— SOURCE DOCUMENT —
+ + + + + + +

Sleep Procedures & Testing

Sleep Procedures


 A polysomnogram is a sleep study conducted in a facility in which the patients stay overnight under the supervision of a trained sleep technologist.  Many lines of data are collected, and this is probably the most reliable sleep study.

Sensors or electrodes collect information from the brain, producing an EEG (electroencephalogram). From the EEG, it may be determined whether the patient is asleep or awake.  If asleep, the stage of sleep is then determined and whether REM (Rapid Eye Movement) is present, which is when dreaming usually occurs.  Clearly, sleep apnea refers to events during sleep, not wakefulness, and sleep apnea is usually worse during REM.  The EEG can also detect seizures that may be confused with other sleep events such as REM Behavior Disorder that also has a characteristic EEG pattern.  Other illnesses such as Fibromyalgia have a recognizable pattern.  It is best to collect EEG data in a facility, since portable or home testing is often not adequate and overall not cost-effective.  A trained sleep technologist must apply the sensors or electrodes and maintain them throughout the night.

+ + + + + + +

— WHAT YOU HAVE TO DO —
From the text on sleep procedures and testing, extract the passage starting at "A polysomnogram is" and ending at "reliable sleep study.". The lines that come next are separate material, not part of the sleep procedures text.

Records taken from a dataset:
+ + + + + + +

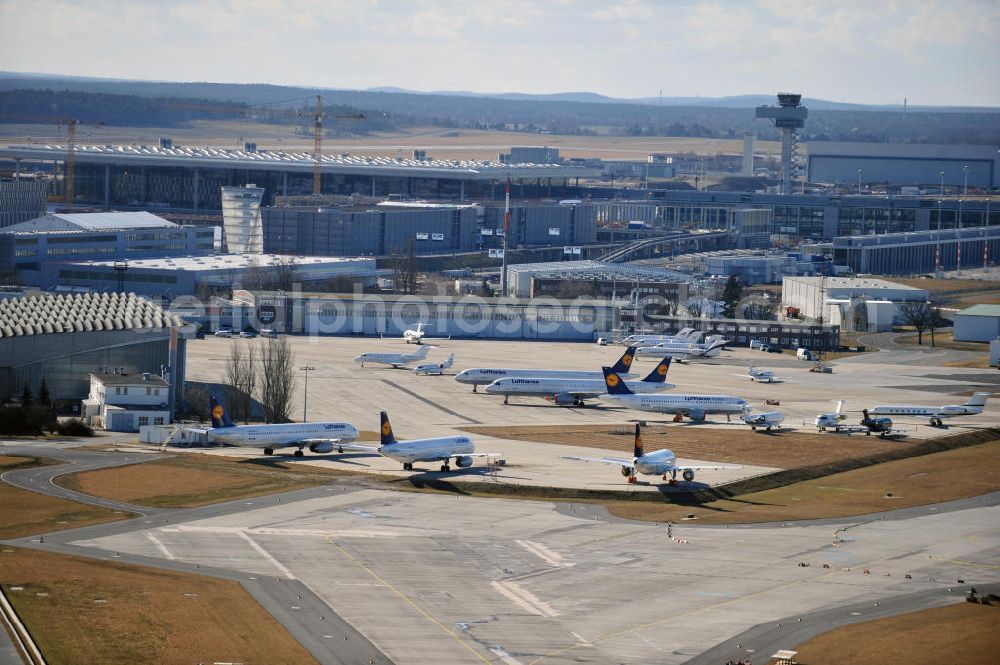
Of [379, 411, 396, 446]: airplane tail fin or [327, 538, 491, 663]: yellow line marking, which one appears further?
[379, 411, 396, 446]: airplane tail fin

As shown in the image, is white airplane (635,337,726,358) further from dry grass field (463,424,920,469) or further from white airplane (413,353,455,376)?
dry grass field (463,424,920,469)

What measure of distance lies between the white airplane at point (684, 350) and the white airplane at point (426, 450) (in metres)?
61.0

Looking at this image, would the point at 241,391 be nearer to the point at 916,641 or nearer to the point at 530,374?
the point at 530,374

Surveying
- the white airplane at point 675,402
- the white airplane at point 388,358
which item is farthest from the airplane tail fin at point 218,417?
the white airplane at point 388,358

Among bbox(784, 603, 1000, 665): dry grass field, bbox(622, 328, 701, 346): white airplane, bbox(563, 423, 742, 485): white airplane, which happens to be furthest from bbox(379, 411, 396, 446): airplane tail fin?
bbox(622, 328, 701, 346): white airplane

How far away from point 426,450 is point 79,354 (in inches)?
1393

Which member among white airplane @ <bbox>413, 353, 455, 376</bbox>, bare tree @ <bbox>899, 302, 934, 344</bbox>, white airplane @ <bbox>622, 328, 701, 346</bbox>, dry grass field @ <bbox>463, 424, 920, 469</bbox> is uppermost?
bare tree @ <bbox>899, 302, 934, 344</bbox>

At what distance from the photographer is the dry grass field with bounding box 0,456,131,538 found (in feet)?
245

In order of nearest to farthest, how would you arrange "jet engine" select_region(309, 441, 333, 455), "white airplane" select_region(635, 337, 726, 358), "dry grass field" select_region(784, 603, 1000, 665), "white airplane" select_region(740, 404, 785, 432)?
"dry grass field" select_region(784, 603, 1000, 665) → "jet engine" select_region(309, 441, 333, 455) → "white airplane" select_region(740, 404, 785, 432) → "white airplane" select_region(635, 337, 726, 358)

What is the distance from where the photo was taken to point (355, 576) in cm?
6825

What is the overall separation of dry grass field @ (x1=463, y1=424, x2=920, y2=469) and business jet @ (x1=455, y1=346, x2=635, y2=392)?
12.2m

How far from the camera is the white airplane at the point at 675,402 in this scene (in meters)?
116

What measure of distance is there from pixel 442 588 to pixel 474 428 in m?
43.3

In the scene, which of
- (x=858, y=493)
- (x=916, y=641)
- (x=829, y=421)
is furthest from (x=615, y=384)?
(x=916, y=641)
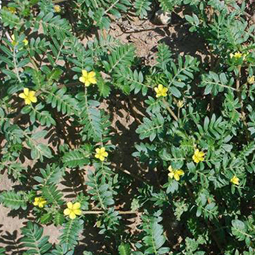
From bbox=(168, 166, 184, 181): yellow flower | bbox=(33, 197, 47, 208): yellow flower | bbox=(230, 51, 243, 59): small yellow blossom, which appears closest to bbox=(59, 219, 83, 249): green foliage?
bbox=(33, 197, 47, 208): yellow flower

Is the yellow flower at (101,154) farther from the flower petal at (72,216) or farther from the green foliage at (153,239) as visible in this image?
the green foliage at (153,239)

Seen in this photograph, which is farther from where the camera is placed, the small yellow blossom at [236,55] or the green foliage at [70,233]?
the small yellow blossom at [236,55]

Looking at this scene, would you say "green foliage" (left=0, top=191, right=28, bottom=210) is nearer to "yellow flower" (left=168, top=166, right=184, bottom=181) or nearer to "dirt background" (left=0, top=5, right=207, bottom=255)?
"dirt background" (left=0, top=5, right=207, bottom=255)

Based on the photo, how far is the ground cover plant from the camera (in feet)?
10.0

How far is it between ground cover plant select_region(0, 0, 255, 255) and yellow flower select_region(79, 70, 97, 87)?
0.01 meters

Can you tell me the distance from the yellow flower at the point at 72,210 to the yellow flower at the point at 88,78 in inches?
30.9

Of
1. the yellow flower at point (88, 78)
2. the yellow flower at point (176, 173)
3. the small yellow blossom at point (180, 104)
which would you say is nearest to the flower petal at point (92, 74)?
the yellow flower at point (88, 78)

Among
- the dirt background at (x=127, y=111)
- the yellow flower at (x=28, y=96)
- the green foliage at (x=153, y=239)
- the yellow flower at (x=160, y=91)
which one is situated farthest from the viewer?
the dirt background at (x=127, y=111)

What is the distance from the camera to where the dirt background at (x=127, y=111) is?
3586 mm

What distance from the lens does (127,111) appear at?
3682 mm

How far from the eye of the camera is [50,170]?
10.7ft

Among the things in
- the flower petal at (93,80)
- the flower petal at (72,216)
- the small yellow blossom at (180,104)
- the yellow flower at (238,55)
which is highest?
the yellow flower at (238,55)

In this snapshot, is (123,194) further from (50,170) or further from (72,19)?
(72,19)

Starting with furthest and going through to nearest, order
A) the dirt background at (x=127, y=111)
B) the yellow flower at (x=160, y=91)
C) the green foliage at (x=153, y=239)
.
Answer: the dirt background at (x=127, y=111)
the yellow flower at (x=160, y=91)
the green foliage at (x=153, y=239)
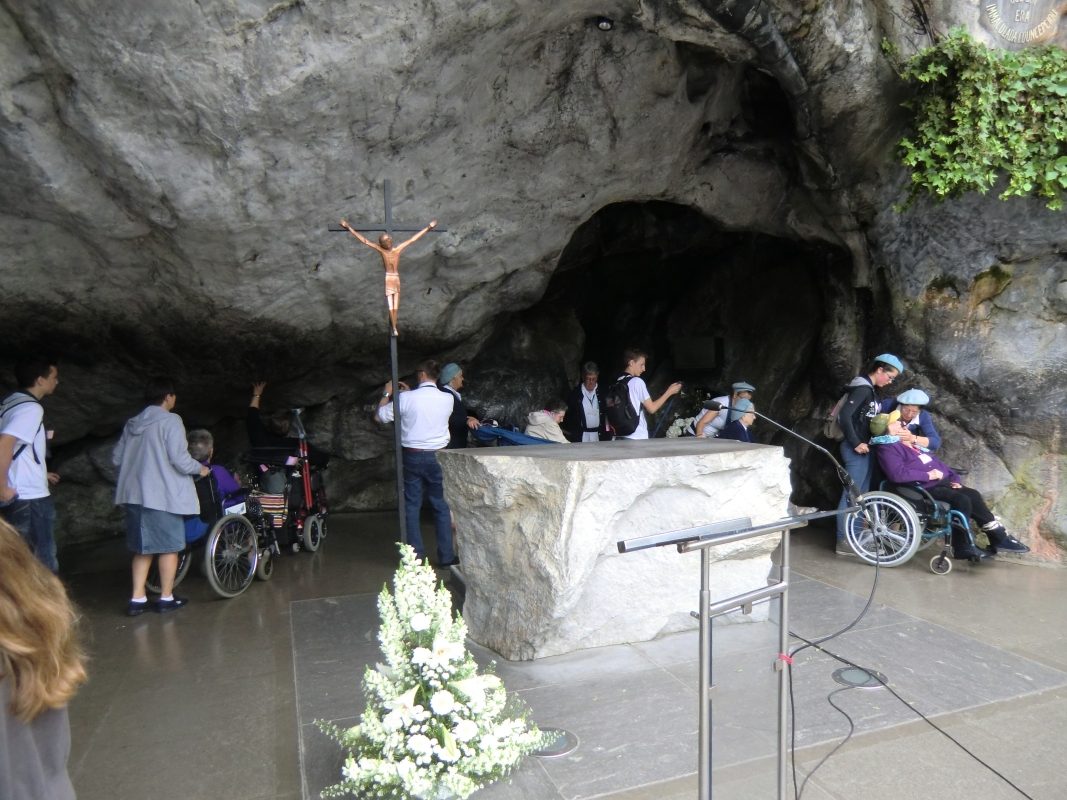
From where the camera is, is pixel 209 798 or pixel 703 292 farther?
pixel 703 292

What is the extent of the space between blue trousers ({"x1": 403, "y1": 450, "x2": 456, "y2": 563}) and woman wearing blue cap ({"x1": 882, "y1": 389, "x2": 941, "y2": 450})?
3.75 meters

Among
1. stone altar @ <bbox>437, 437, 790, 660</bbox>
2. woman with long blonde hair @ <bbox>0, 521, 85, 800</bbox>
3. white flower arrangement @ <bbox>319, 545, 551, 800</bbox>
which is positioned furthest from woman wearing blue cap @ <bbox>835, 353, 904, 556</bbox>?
woman with long blonde hair @ <bbox>0, 521, 85, 800</bbox>

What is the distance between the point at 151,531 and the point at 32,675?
14.5 ft

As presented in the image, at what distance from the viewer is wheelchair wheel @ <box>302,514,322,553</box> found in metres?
7.07

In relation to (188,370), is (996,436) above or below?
below

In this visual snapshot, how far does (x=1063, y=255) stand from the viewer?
6562 millimetres

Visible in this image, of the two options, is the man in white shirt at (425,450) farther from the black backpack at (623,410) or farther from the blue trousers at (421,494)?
the black backpack at (623,410)

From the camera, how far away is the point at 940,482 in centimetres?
625

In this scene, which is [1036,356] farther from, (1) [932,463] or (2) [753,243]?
(2) [753,243]

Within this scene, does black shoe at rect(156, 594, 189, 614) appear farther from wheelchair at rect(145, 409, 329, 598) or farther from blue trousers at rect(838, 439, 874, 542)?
blue trousers at rect(838, 439, 874, 542)

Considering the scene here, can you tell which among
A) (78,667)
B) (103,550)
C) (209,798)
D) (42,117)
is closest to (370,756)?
(209,798)

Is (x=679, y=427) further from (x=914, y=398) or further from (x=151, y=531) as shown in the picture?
(x=151, y=531)

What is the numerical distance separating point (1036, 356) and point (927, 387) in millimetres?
844

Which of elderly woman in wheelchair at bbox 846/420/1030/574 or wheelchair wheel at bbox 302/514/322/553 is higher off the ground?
elderly woman in wheelchair at bbox 846/420/1030/574
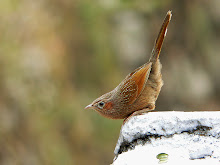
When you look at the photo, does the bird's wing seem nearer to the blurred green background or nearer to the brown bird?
the brown bird

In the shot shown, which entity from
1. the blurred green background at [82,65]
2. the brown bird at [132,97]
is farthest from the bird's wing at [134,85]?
the blurred green background at [82,65]

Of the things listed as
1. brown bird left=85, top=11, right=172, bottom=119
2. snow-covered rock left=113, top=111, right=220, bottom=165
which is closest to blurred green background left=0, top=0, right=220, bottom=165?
brown bird left=85, top=11, right=172, bottom=119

+ + + + + + +

— RESPONSE TO THE EXERCISE —
A polysomnogram is a sleep study conducted in a facility in which the patients stay overnight under the supervision of a trained sleep technologist.  Many lines of data are collected, and this is probably the most reliable sleep study.